*Provided data*
┄┄┄┄┄┄┄┄┄┄┄┄┄┄┄┄┄┄┄┄
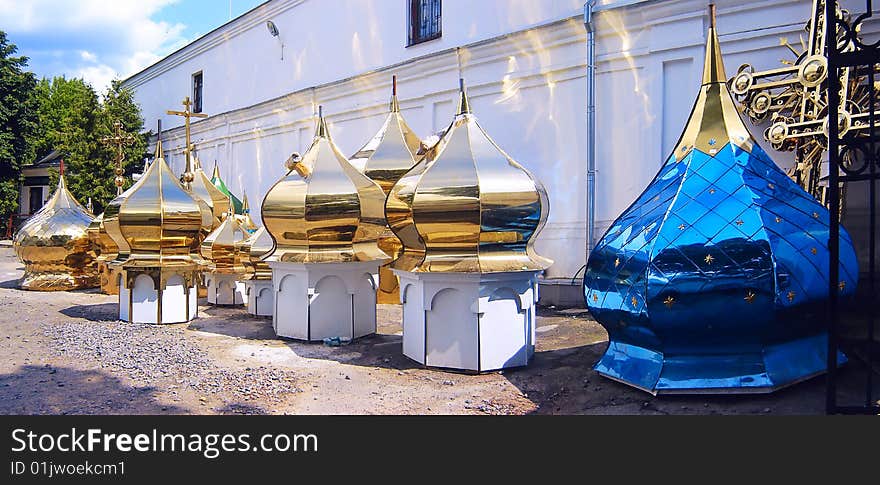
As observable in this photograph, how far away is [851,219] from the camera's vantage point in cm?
628

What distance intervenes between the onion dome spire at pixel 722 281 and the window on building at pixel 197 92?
22.8 meters

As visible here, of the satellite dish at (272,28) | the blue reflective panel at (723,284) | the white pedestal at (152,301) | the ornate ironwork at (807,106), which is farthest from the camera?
the satellite dish at (272,28)

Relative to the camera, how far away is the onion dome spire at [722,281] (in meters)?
4.96

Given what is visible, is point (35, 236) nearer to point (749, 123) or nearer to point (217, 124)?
point (217, 124)

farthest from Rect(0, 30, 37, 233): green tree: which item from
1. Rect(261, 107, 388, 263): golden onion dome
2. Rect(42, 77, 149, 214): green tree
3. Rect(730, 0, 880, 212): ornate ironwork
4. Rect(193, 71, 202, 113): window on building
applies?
Rect(730, 0, 880, 212): ornate ironwork

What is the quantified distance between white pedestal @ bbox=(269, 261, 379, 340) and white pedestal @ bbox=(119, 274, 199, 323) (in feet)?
7.27

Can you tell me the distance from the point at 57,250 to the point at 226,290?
4.62 meters

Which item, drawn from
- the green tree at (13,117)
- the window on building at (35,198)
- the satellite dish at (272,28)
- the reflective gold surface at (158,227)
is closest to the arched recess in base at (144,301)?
the reflective gold surface at (158,227)

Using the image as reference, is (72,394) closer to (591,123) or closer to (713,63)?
(713,63)

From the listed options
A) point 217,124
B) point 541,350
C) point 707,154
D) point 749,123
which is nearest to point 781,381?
point 707,154

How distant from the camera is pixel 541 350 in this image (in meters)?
7.38

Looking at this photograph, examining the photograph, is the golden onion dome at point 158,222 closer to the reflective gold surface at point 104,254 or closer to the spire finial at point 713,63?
the reflective gold surface at point 104,254

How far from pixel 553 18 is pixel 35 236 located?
11606mm

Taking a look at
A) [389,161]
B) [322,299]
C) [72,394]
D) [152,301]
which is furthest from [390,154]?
[72,394]
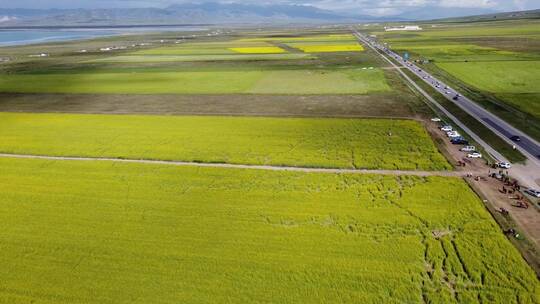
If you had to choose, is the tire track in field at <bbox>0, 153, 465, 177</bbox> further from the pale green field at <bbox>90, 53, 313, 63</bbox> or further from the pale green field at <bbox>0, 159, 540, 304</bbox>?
the pale green field at <bbox>90, 53, 313, 63</bbox>

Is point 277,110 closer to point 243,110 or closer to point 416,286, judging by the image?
point 243,110

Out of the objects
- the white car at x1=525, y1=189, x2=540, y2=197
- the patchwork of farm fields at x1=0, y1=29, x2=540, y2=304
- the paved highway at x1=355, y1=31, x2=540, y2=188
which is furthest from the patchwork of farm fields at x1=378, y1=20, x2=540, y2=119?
the white car at x1=525, y1=189, x2=540, y2=197

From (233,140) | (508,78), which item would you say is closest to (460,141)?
(233,140)

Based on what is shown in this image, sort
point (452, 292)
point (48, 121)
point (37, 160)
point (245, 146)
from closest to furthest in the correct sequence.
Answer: point (452, 292) < point (37, 160) < point (245, 146) < point (48, 121)

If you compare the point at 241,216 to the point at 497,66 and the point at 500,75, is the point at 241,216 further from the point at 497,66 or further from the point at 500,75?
the point at 497,66

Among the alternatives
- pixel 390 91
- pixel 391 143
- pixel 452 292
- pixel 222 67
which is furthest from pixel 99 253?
pixel 222 67

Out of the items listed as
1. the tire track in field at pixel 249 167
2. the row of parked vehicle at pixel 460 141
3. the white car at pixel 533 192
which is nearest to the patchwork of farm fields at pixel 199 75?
the row of parked vehicle at pixel 460 141
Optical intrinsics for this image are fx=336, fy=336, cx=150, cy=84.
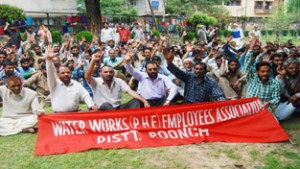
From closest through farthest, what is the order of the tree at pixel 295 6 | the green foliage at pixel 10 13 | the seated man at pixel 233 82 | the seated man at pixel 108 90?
the seated man at pixel 108 90, the seated man at pixel 233 82, the green foliage at pixel 10 13, the tree at pixel 295 6

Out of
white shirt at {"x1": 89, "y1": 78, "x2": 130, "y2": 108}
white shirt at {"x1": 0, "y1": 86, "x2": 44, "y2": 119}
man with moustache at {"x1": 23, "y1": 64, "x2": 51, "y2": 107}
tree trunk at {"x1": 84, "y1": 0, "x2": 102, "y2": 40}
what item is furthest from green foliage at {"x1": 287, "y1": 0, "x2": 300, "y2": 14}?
white shirt at {"x1": 0, "y1": 86, "x2": 44, "y2": 119}

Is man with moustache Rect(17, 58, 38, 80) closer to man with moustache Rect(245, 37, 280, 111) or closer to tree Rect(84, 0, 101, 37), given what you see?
man with moustache Rect(245, 37, 280, 111)

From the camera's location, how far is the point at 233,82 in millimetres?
7730

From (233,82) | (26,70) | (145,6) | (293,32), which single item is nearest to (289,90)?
(233,82)

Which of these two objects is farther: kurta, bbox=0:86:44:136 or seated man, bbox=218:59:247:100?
seated man, bbox=218:59:247:100

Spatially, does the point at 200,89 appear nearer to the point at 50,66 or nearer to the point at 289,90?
the point at 289,90

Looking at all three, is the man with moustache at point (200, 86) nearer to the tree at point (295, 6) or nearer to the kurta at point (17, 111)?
the kurta at point (17, 111)

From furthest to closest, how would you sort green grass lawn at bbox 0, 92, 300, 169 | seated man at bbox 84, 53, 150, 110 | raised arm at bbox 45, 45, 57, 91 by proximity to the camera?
A: 1. seated man at bbox 84, 53, 150, 110
2. raised arm at bbox 45, 45, 57, 91
3. green grass lawn at bbox 0, 92, 300, 169

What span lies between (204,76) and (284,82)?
168 centimetres

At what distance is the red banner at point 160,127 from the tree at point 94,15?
480 inches

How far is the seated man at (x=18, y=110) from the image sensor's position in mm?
5840

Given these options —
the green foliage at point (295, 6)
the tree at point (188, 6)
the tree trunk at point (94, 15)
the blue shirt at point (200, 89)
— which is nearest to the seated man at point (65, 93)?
the blue shirt at point (200, 89)

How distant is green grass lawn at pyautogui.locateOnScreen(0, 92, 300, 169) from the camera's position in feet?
14.9

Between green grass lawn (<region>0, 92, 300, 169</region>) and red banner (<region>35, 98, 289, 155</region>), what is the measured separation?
167mm
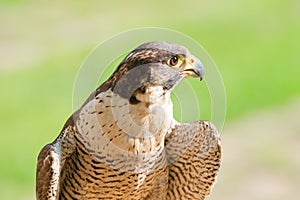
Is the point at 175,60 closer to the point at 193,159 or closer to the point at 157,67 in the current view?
the point at 157,67

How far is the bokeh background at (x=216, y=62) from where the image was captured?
11.2 meters

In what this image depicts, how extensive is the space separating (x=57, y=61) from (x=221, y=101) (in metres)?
9.18

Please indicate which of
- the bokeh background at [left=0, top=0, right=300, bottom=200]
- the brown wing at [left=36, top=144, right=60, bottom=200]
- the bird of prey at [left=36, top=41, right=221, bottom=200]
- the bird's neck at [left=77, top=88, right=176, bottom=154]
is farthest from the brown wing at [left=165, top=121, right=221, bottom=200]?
the bokeh background at [left=0, top=0, right=300, bottom=200]

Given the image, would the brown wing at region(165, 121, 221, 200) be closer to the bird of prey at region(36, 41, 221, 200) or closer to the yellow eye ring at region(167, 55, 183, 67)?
the bird of prey at region(36, 41, 221, 200)

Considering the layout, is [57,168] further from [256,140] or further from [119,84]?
[256,140]

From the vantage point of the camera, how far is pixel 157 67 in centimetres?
525

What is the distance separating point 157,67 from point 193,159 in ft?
3.49

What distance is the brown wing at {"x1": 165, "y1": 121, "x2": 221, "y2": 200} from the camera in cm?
600

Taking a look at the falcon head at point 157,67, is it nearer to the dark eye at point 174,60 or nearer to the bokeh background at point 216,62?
the dark eye at point 174,60

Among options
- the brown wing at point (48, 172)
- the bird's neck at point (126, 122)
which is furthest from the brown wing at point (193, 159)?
the brown wing at point (48, 172)

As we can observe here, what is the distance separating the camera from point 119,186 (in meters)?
5.84

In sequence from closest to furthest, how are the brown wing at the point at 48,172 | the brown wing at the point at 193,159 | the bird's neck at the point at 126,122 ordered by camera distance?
the bird's neck at the point at 126,122, the brown wing at the point at 48,172, the brown wing at the point at 193,159

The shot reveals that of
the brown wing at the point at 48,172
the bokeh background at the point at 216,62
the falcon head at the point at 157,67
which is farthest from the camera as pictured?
the bokeh background at the point at 216,62

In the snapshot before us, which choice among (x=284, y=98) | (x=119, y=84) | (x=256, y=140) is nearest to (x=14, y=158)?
(x=256, y=140)
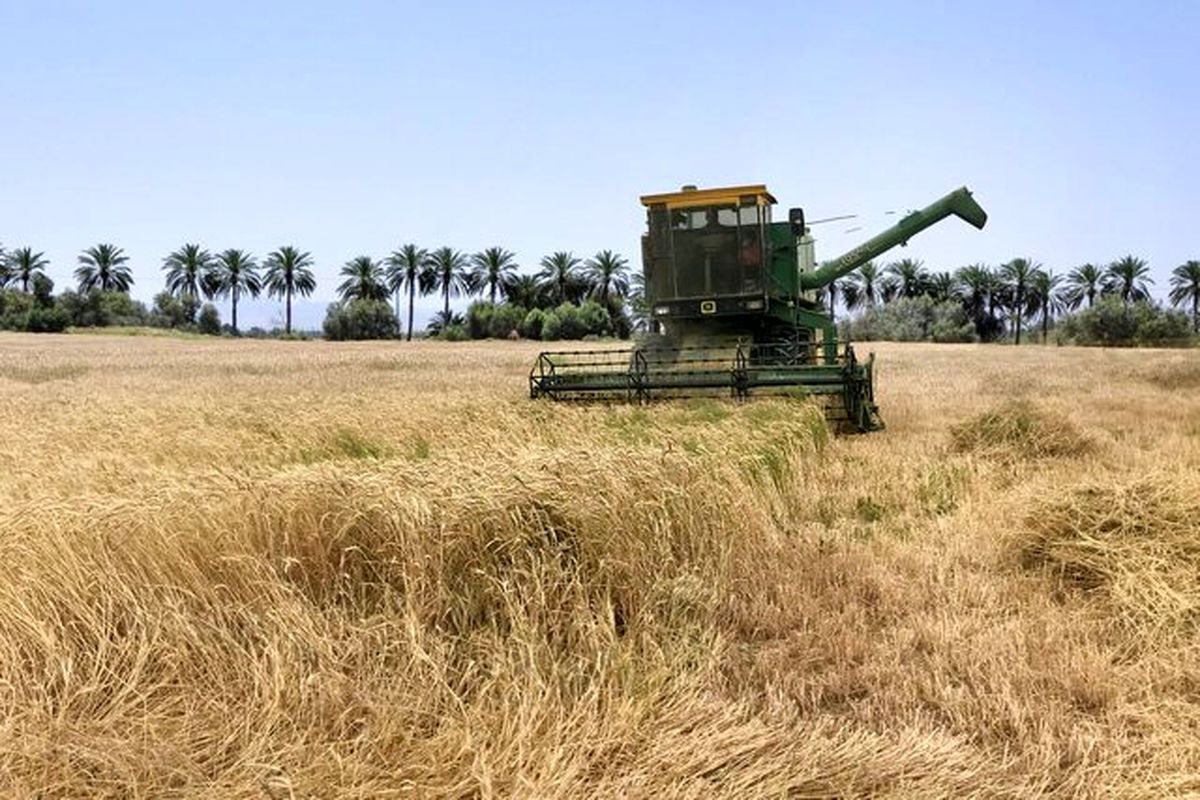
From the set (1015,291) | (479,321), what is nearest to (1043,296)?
(1015,291)

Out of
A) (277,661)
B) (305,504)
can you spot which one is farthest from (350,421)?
(277,661)

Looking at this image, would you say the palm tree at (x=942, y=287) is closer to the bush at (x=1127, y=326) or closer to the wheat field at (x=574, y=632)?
the bush at (x=1127, y=326)

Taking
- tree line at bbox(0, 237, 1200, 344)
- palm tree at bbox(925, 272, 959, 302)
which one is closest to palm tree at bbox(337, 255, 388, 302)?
tree line at bbox(0, 237, 1200, 344)

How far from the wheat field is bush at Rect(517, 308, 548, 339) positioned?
2550 inches

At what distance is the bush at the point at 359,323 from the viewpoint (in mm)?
74875

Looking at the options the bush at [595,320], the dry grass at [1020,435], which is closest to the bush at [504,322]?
the bush at [595,320]

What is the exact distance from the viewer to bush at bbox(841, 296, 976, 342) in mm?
67188

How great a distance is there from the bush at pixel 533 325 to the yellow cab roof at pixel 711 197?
56.0 meters

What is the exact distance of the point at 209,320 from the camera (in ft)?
270

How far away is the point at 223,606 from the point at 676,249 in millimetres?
11053

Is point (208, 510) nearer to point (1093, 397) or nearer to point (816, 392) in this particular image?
point (816, 392)

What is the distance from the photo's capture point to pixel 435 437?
6.36 meters

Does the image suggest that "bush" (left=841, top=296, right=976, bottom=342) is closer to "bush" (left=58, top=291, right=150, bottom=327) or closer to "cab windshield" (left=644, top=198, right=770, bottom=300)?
"cab windshield" (left=644, top=198, right=770, bottom=300)

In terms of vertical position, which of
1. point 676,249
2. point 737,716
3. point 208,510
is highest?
Answer: point 676,249
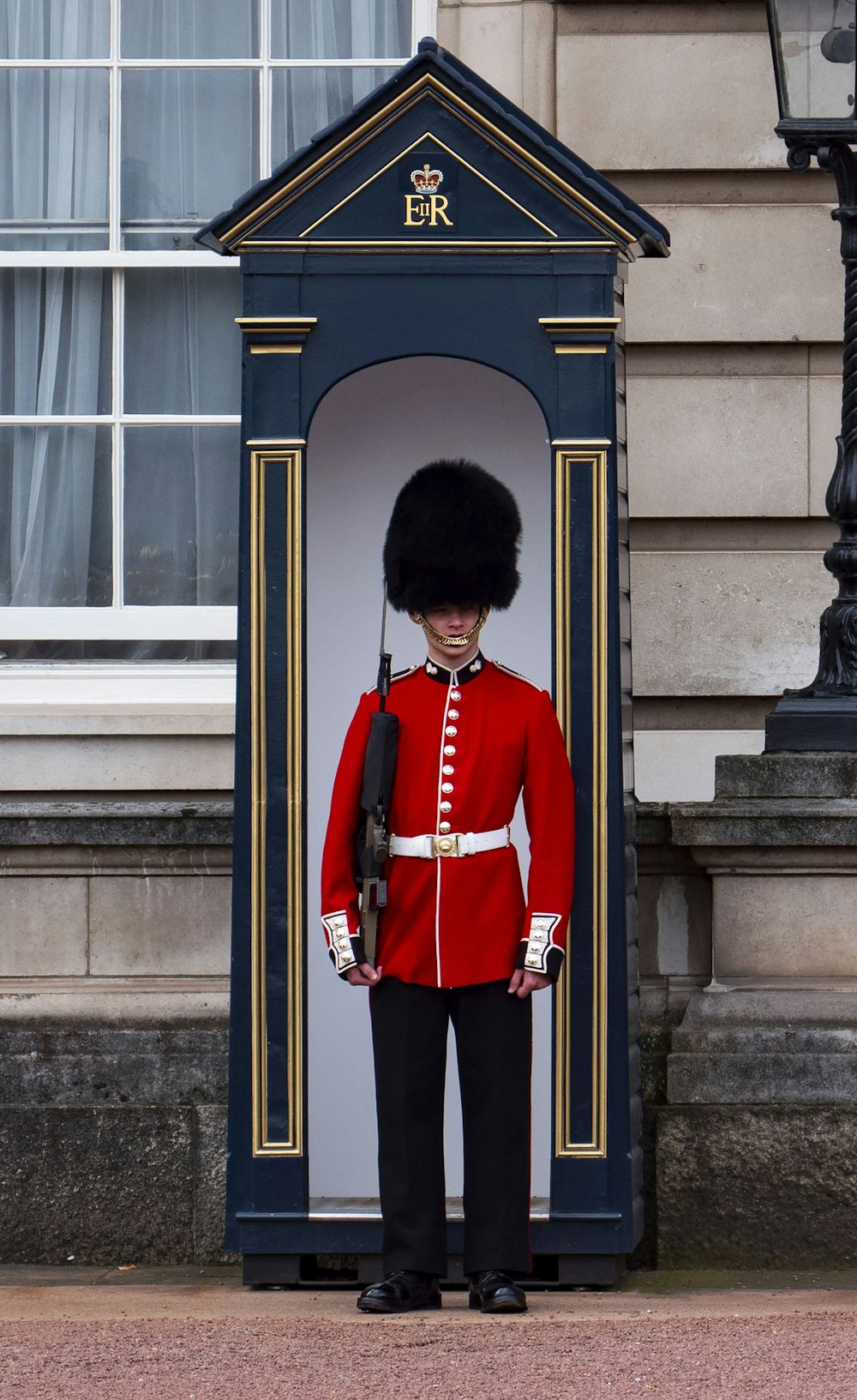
┄┄┄┄┄┄┄┄┄┄┄┄┄┄┄┄┄┄┄┄
*Task description*
Write out, word for word, the records from the line containing "Is man with" through the line containing "11.2 meters", both lines included, leaving out the pictures.

*Expected output*
Is man with moustache Rect(17, 58, 38, 80) closer to man with moustache Rect(245, 37, 280, 111) or closer to tree Rect(84, 0, 101, 37), given what you see?
man with moustache Rect(245, 37, 280, 111)

From the camera's location, how far is the point at 233,82 in millimetres?
7730

From (233,82) | (26,70) | (145,6) | (293,32), which single item is nearest to (289,90)?
(233,82)

Which of these two objects is farther: kurta, bbox=0:86:44:136 or seated man, bbox=218:59:247:100?
seated man, bbox=218:59:247:100

Spatially, does the point at 200,89 appear nearer to the point at 50,66 or nearer to the point at 289,90?
the point at 289,90

Looking at all three, is the man with moustache at point (200, 86) nearer to the tree at point (295, 6) or nearer to the kurta at point (17, 111)?
the kurta at point (17, 111)

From furthest to closest, how would you sort green grass lawn at bbox 0, 92, 300, 169 | seated man at bbox 84, 53, 150, 110 | raised arm at bbox 45, 45, 57, 91 by proximity to the camera?
A: 1. seated man at bbox 84, 53, 150, 110
2. raised arm at bbox 45, 45, 57, 91
3. green grass lawn at bbox 0, 92, 300, 169

What span lies between (204,76) and (284,82)?
168 centimetres

At what distance is the red banner at point 160,127 from the tree at point 94,15?
480 inches

How far is the seated man at (x=18, y=110) from the image sensor's position in mm?
5840

Given these options —
the green foliage at point (295, 6)
the tree at point (188, 6)
the tree trunk at point (94, 15)
the blue shirt at point (200, 89)
— which is nearest to the seated man at point (65, 93)?
the blue shirt at point (200, 89)

How distant is green grass lawn at pyautogui.locateOnScreen(0, 92, 300, 169) from the camera's position in feet?
14.9

Between green grass lawn (<region>0, 92, 300, 169</region>) and red banner (<region>35, 98, 289, 155</region>), what is the measured separation?
167mm
Is the point at 175,60 closer to the point at 193,159 or closer to the point at 157,67 in the current view?
the point at 157,67

How far is the bokeh background at (x=216, y=62) from where the image was captured?
11.2 meters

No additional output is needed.